Pour l’industrie, il y aura bien un avant et un après Fukushima. Pour les populations également...

Un débat relancé dans le monde

Après avoir construit 54 réacteurs nucléaires en un demi-siècle -par souci d’indépendance énergétique- le Japon, troisième puissance nucléaire civile, aura bien du mal à éviter un débat sur les risques nucléaires, une fois la situation stabilisée. Un débat, qui partout ailleurs, a d’ores et déjà commencé à agiter les passions.

Comme en France, où les écologistes, dont Corinne Lepage, Daniel Cohn Bendit et Cécile Duflot, réclament un « grand débat national » sur ces questions, voire même un référendum sur l’énergie nucléaire.
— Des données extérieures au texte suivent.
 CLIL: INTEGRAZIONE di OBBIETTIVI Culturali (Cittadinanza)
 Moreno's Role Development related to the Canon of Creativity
Quant au gouvernement, par la voie d’Eric Besson, le ministre de l’Industrie, il assure « ne pas vouloir remettre en cause ce choix stratégique opéré depuis des décennies » et mettre en place au plus vite « une évaluation liée à la sûreté de chaque réacteur nucléaire. » L’objectif : « tester leurs capacités de résistance face au risque sismique et aux inondations. »

Paradoxalement, jusqu’à cette catastrophe, l’énergie nucléaire semblait promise à un bel avenir, au regard de la flambée des prix du pétrole et du récent classement de cette énergie au rang de « source décarbonée », par l’Union européenne. Ce qui lui confère désormais un rôle de premier plan dans la lutte contre les gaz à effet de serre, au même titre que les énergies renouvelables - et ce alors que les centrales émettent de la vapeur d'eau qui est en outre un des gaz à effet de serre.
Preuve de la bonne santé du secteur, en février dernier, Areva envisageait de vendre des réacteurs à la Chine, à l’Inde ou encore à l’Afrique du sud. Et des contrats étaient en cours de négociation pour des projets de centrales en Italie, aux Etats-Unis et au Royaume-Uni.

Des centrales en "excellent état", selon M. Proglio

Dix-sept pays avaient par ailleurs demandé un agrément à l'Agence internationale de l’énergie atomique (AIEA) pour construire leurs premières unités. Aux rangs desquels le Chili, à fort risque sismique ou encore le Bangladesh, contrée soumise au risque d'inondations. Selon plusieurs analystes bancaires qui observent la chute de la côte d’Areva -dont la Société générale- tous les contrats en cours de négociation « risquent maintenant d’être annulés ou reportés ».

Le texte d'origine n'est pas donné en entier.